# Records for this task
####################
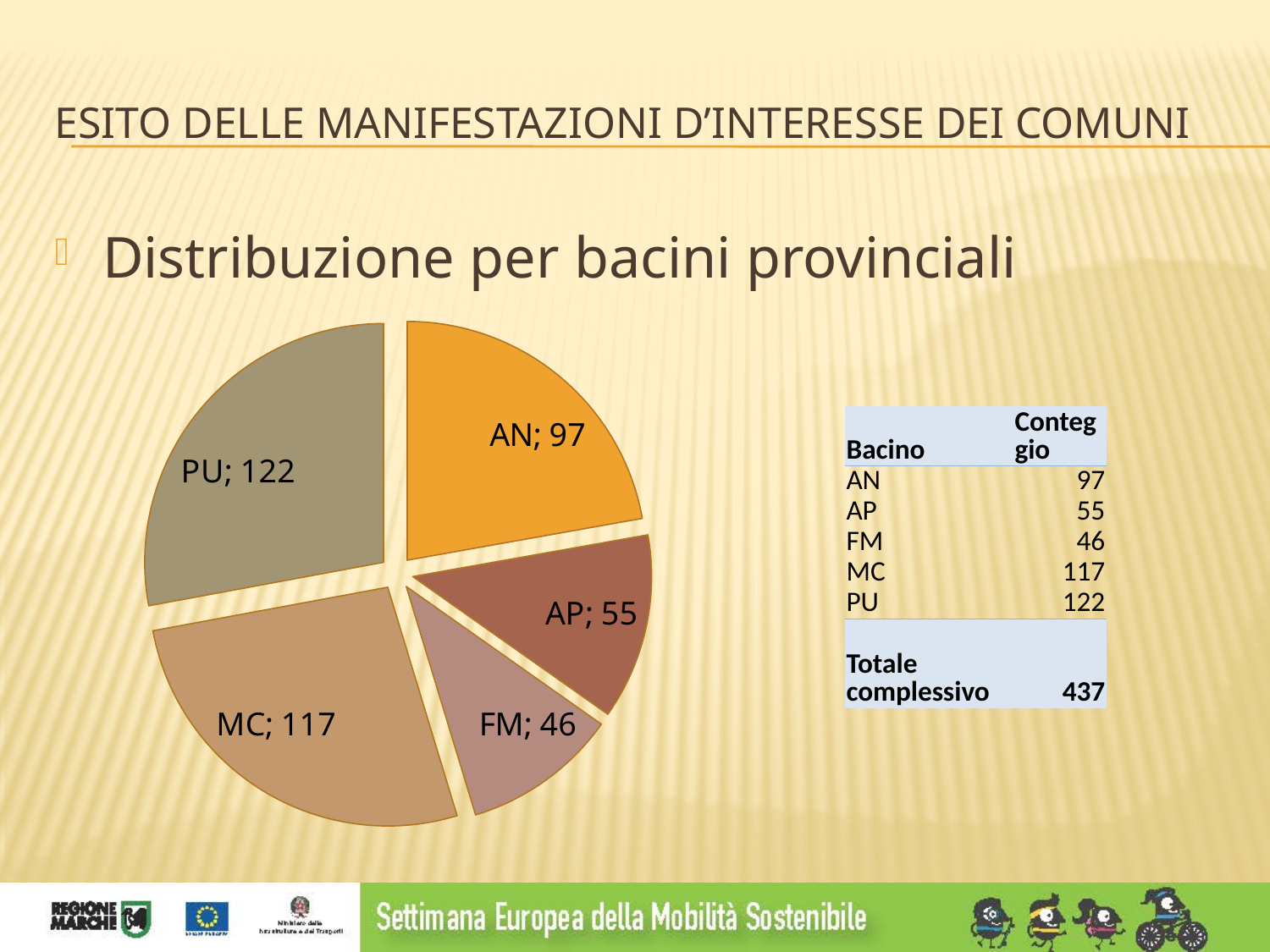
What is the difference between the values for AP and FM? 9 What kind of chart is shown on the slide? pie chart Which bacino has the smallest slice in the pie chart? FM What colour is the AN slice in the pie chart? orange What is the total of all the slices in the pie chart? 437 What is the difference between the values for MC and AN? 20 What is the value for PU in the pie chart? 122 How many slices does the pie chart have? 5 What is the value for FM in the pie chart? 46 Which bacino has the largest slice in the pie chart? PU Which is larger, the value for AN or the value for AP? AN What is the value for AP in the pie chart? 55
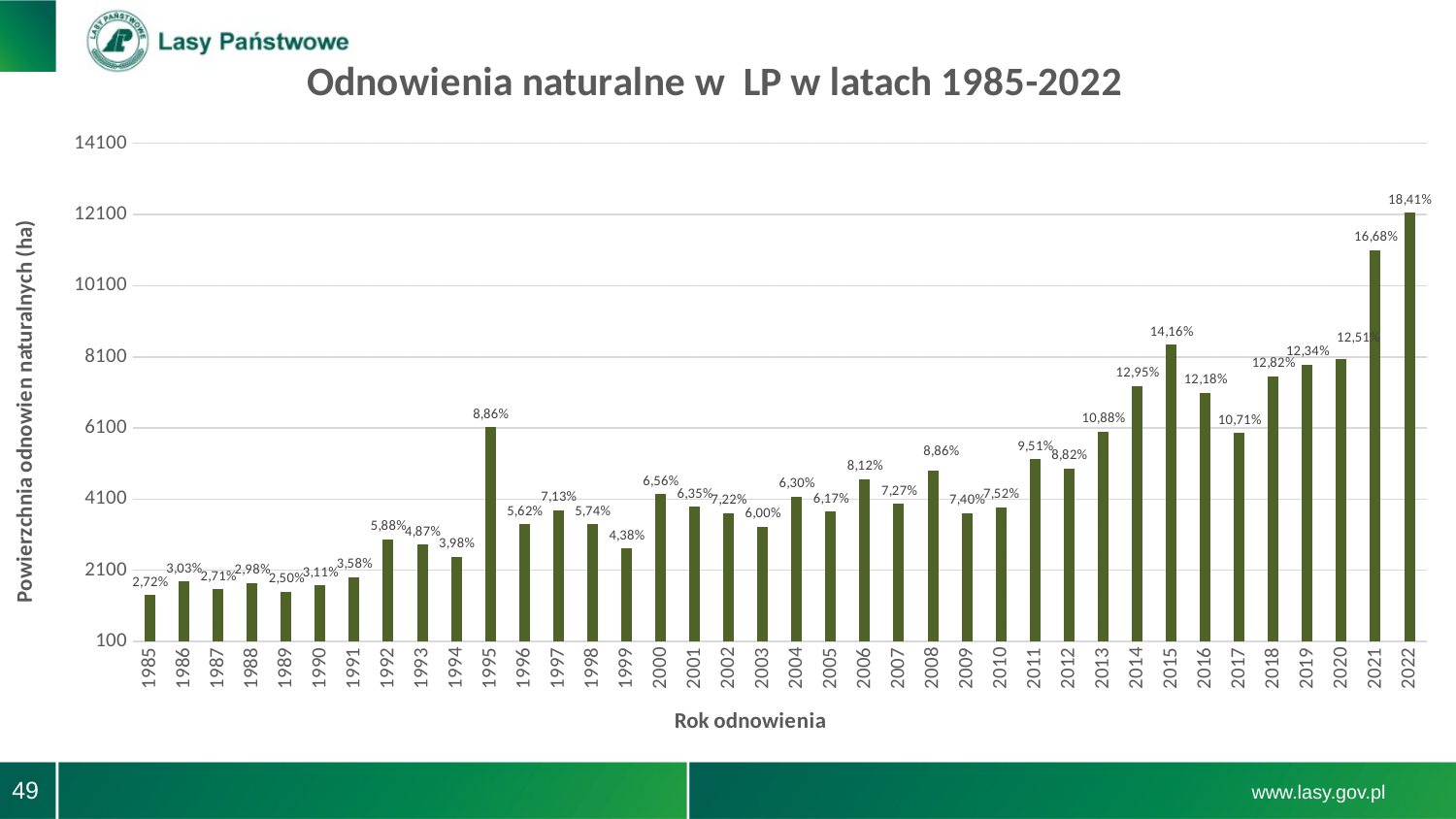
Is the bar for 2021 greater or less than 10100 ha? greater Which year has the lowest percentage label on the chart? 1989 What percentage label is shown for the year 1989? 2,50% Which year has the tallest bar on the chart? 2022 Is the bar for 2014 greater or less than 6100 ha? greater What percentage label is shown for the year 1995? 8,86% What is the title of the x axis? Rok odnowienia What kind of chart is shown on the slide? bar chart What percentage label is shown for the year 2015? 14,16% How many years (bars) are plotted on the chart? 38 Which year has the higher percentage label, 2006 or 2008? 2008 What is the difference between the percentage labels for 2022 and 2021? 1,73 percentage points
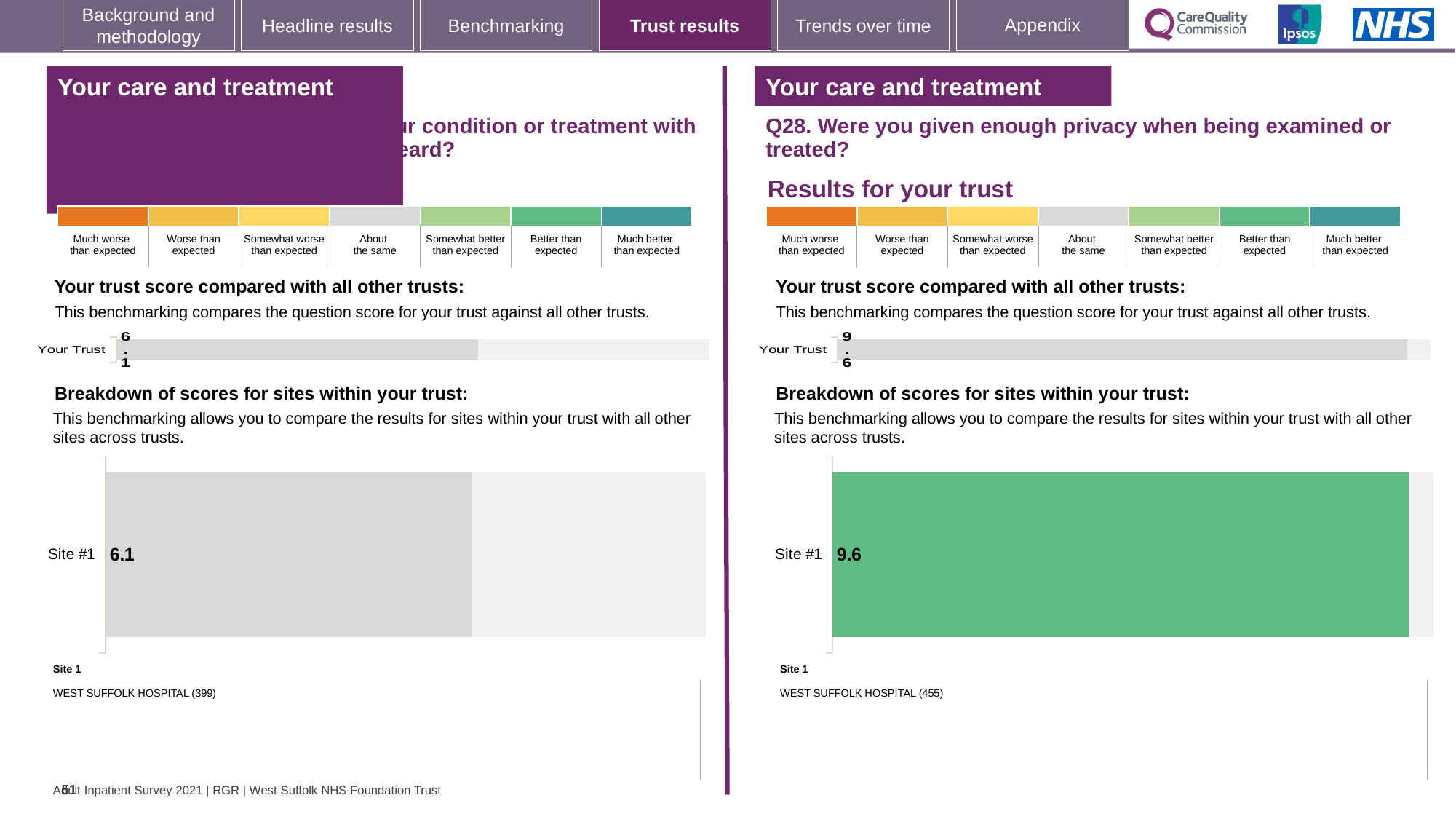
Which is larger: the Site #1 score in the left-hand breakdown chart or the Site #1 score in the right-hand (Q28) breakdown chart? The right-hand (Q28) chart On the left-hand side of the slide, what is the score shown for Your Trust in the 'Your trust score compared with all other trusts' chart? 6.1 On the right-hand side of the slide (Q28), what is the score shown for Your Trust in the 'Your trust score compared with all other trusts' chart? 9.6 What type of chart is used for the 'Breakdown of scores for sites within your trust' on the left-hand side of the slide? Bar chart What colour is the Site #1 bar in the right-hand (Q28) breakdown chart? Green In the right-hand (Q28) 'Your trust score compared with all other trusts' chart, how many bars are plotted? 1 What is the difference between the Site #1 score in the right-hand (Q28) breakdown chart and the Site #1 score in the left-hand breakdown chart? 3.5 In the 'Breakdown of scores for sites within your trust' chart on the left-hand side, what is the score for Site #1? 6.1 Which site name is listed as Site 1 beneath the right-hand (Q28) breakdown chart? WEST SUFFOLK HOSPITAL (455) How many sites are plotted in the 'Breakdown of scores for sites within your trust' chart on the right-hand side (Q28)? 1 In the 'Breakdown of scores for sites within your trust' chart on the right-hand side (Q28), what is the score for Site #1? 9.6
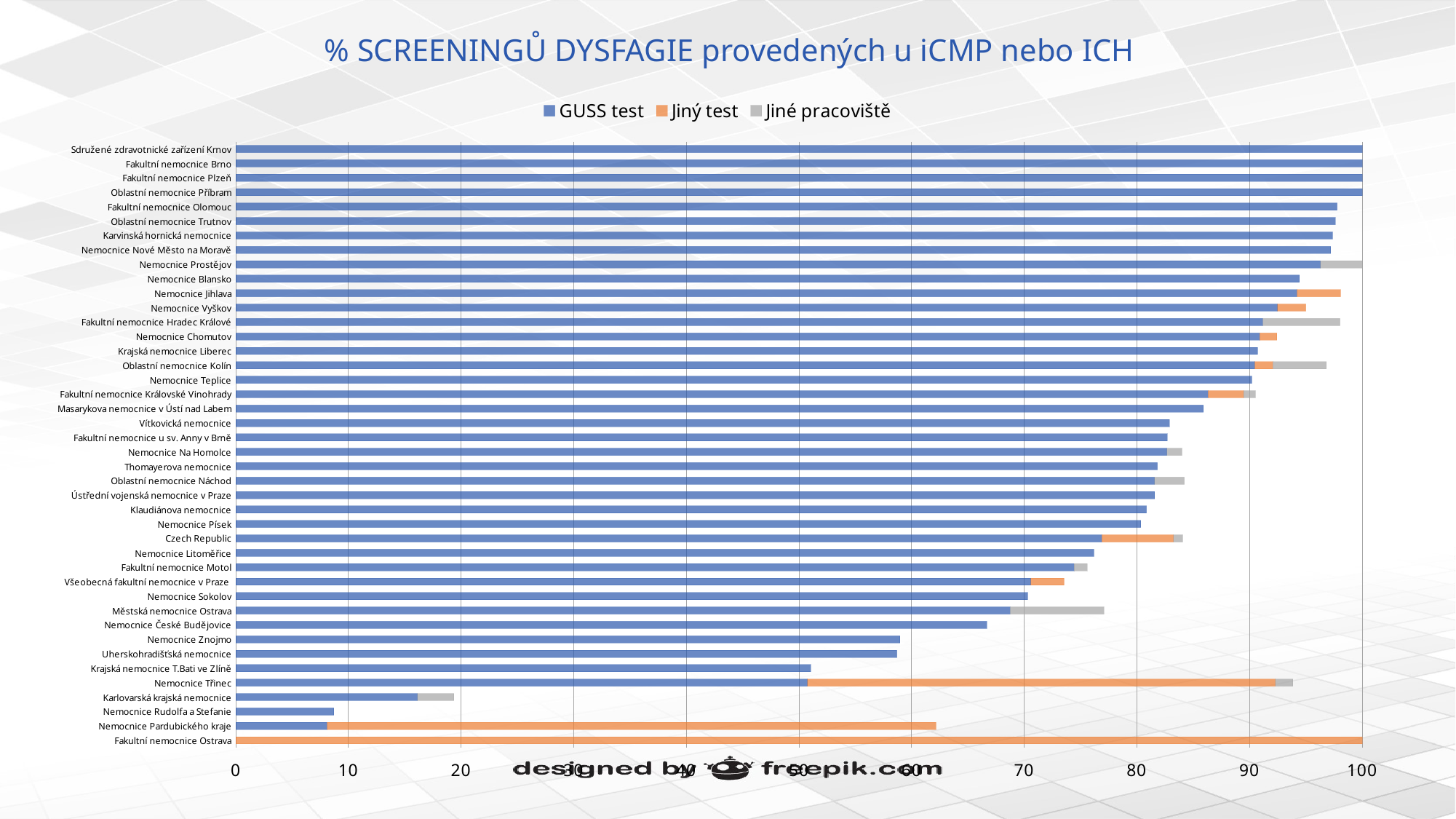
How many categories (hospitals) are plotted on the chart? 42 Which category has the lowest GUSS test value? Fakultní nemocnice Ostrava Is the GUSS test value for Nemocnice Třinec greater or less than 60? less What is the title of the chart? % SCREENINGŮ DYSFAGIE provedených u iCMP nebo ICH What kind of chart is shown on the slide? bar chart What is the GUSS test value for Sdružené zdravotnické zařízení Krnov? 100 What are the three series named in the legend? GUSS test, Jiný test, Jiné pracoviště Which has the larger GUSS test value, Nemocnice Znojmo or Nemocnice Sokolov? Nemocnice Sokolov What is the Jiný test value for Fakultní nemocnice Ostrava? 100 How many series does the legend list? 3 Is the GUSS test value for Karlovarská krajská nemocnice greater or less than 20? less Is the GUSS test value for Nemocnice Rudolfa a Stefanie greater or less than 10? less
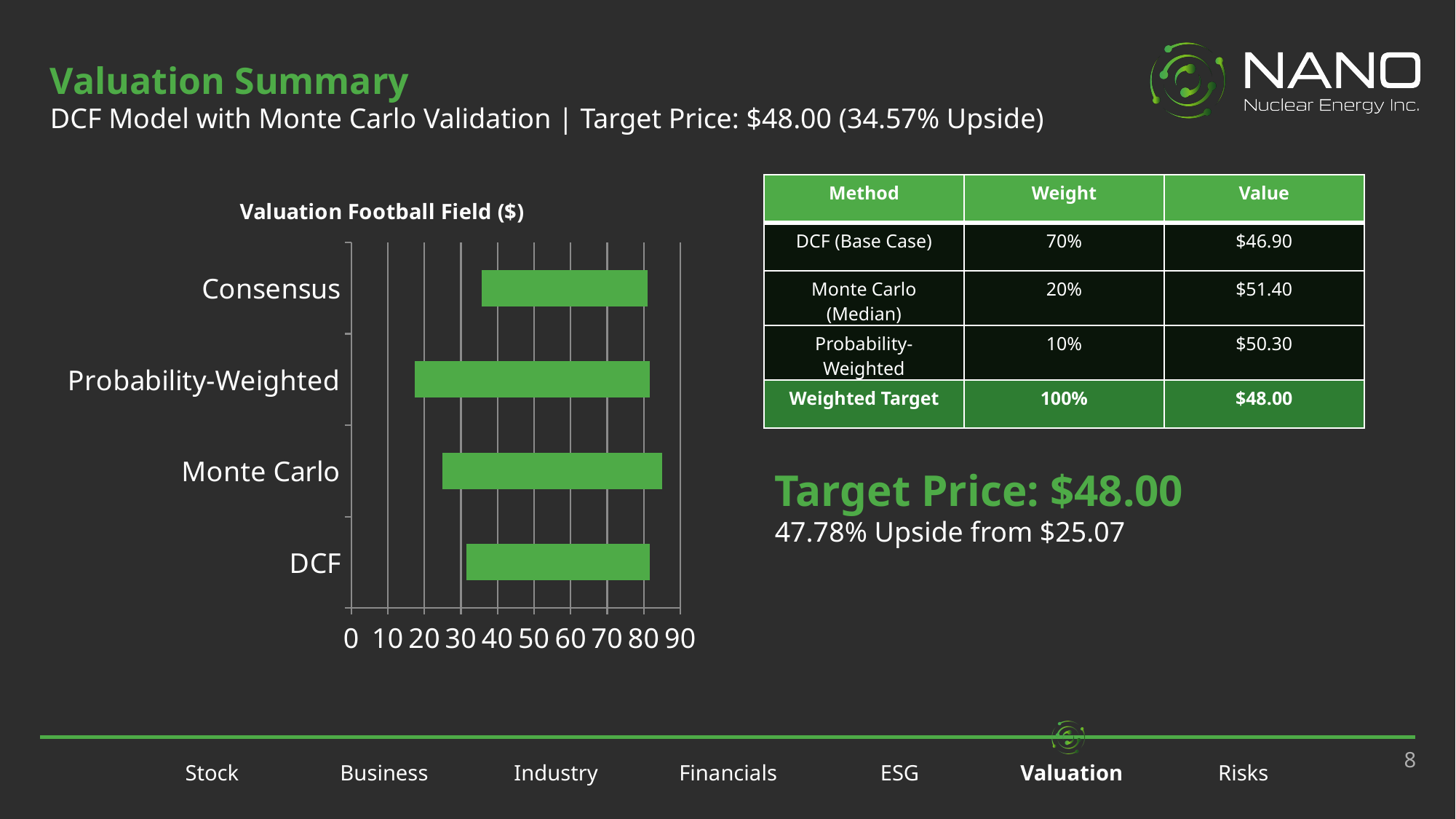
How many categories are shown on the Valuation Football Field ($) chart? 4 What is the highest value shown on the x axis of the Valuation Football Field chart? 90 Which category's bar extends furthest to the left (lowest low end) on the Valuation Football Field chart? Probability-Weighted Is the lower end of the Consensus bar greater or less than 30? greater Is the lower end of the Monte Carlo bar greater or less than 30? less Is the upper end of the Consensus bar greater or less than 70? greater What is the title of the chart on the slide? Valuation Football Field ($) Which category's bar extends furthest to the right (highest high end) on the Valuation Football Field chart? Monte Carlo Which category is listed at the bottom of the Valuation Football Field chart? DCF Which bar is wider on the Valuation Football Field chart, Probability-Weighted or Consensus? Probability-Weighted What kind of chart is the Valuation Football Field ($) chart? bar chart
####################
# What is needed
Please set down every line of the listing above word for word, leaving out the pictures.

# Exercise output
What is the difference between the values for AP and FM? 9 What kind of chart is shown on the slide? pie chart Which bacino has the smallest slice in the pie chart? FM What colour is the AN slice in the pie chart? orange What is the total of all the slices in the pie chart? 437 What is the difference between the values for MC and AN? 20 What is the value for PU in the pie chart? 122 How many slices does the pie chart have? 5 What is the value for FM in the pie chart? 46 Which bacino has the largest slice in the pie chart? PU Which is larger, the value for AN or the value for AP? AN What is the value for AP in the pie chart? 55
Is the bar for 2021 greater or less than 10100 ha? greater Which year has the lowest percentage label on the chart? 1989 What percentage label is shown for the year 1989? 2,50% Which year has the tallest bar on the chart? 2022 Is the bar for 2014 greater or less than 6100 ha? greater What percentage label is shown for the year 1995? 8,86% What is the title of the x axis? Rok odnowienia What kind of chart is shown on the slide? bar chart What percentage label is shown for the year 2015? 14,16% How many years (bars) are plotted on the chart? 38 Which year has the higher percentage label, 2006 or 2008? 2008 What is the difference between the percentage labels for 2022 and 2021? 1,73 percentage points
Which is larger: the Site #1 score in the left-hand breakdown chart or the Site #1 score in the right-hand (Q28) breakdown chart? The right-hand (Q28) chart On the left-hand side of the slide, what is the score shown for Your Trust in the 'Your trust score compared with all other trusts' chart? 6.1 On the right-hand side of the slide (Q28), what is the score shown for Your Trust in the 'Your trust score compared with all other trusts' chart? 9.6 What type of chart is used for the 'Breakdown of scores for sites within your trust' on the left-hand side of the slide? Bar chart What colour is the Site #1 bar in the right-hand (Q28) breakdown chart? Green In the right-hand (Q28) 'Your trust score compared with all other trusts' chart, how many bars are plotted? 1 What is the difference between the Site #1 score in the right-hand (Q28) breakdown chart and the Site #1 score in the left-hand breakdown chart? 3.5 In the 'Breakdown of scores for sites within your trust' chart on the left-hand side, what is the score for Site #1? 6.1 Which site name is listed as Site 1 beneath the right-hand (Q28) breakdown chart? WEST SUFFOLK HOSPITAL (455) How many sites are plotted in the 'Breakdown of scores for sites within your trust' chart on the right-hand side (Q28)? 1 In the 'Breakdown of scores for sites within your trust' chart on the right-hand side (Q28), what is the score for Site #1? 9.6
How many categories (hospitals) are plotted on the chart? 42 Which category has the lowest GUSS test value? Fakultní nemocnice Ostrava Is the GUSS test value for Nemocnice Třinec greater or less than 60? less What is the title of the chart? % SCREENINGŮ DYSFAGIE provedených u iCMP nebo ICH What kind of chart is shown on the slide? bar chart What is the GUSS test value for Sdružené zdravotnické zařízení Krnov? 100 What are the three series named in the legend? GUSS test, Jiný test, Jiné pracoviště Which has the larger GUSS test value, Nemocnice Znojmo or Nemocnice Sokolov? Nemocnice Sokolov What is the Jiný test value for Fakultní nemocnice Ostrava? 100 How many series does the legend list? 3 Is the GUSS test value for Karlovarská krajská nemocnice greater or less than 20? less Is the GUSS test value for Nemocnice Rudolfa a Stefanie greater or less than 10? less
How many categories are shown on the Valuation Football Field ($) chart? 4 What is the highest value shown on the x axis of the Valuation Football Field chart? 90 Which category's bar extends furthest to the left (lowest low end) on the Valuation Football Field chart? Probability-Weighted Is the lower end of the Consensus bar greater or less than 30? greater Is the lower end of the Monte Carlo bar greater or less than 30? less Is the upper end of the Consensus bar greater or less than 70? greater What is the title of the chart on the slide? Valuation Football Field ($) Which category's bar extends furthest to the right (highest high end) on the Valuation Football Field chart? Monte Carlo Which category is listed at the bottom of the Valuation Football Field chart? DCF Which bar is wider on the Valuation Football Field chart, Probability-Weighted or Consensus? Probability-Weighted What kind of chart is the Valuation Football Field ($) chart? bar chart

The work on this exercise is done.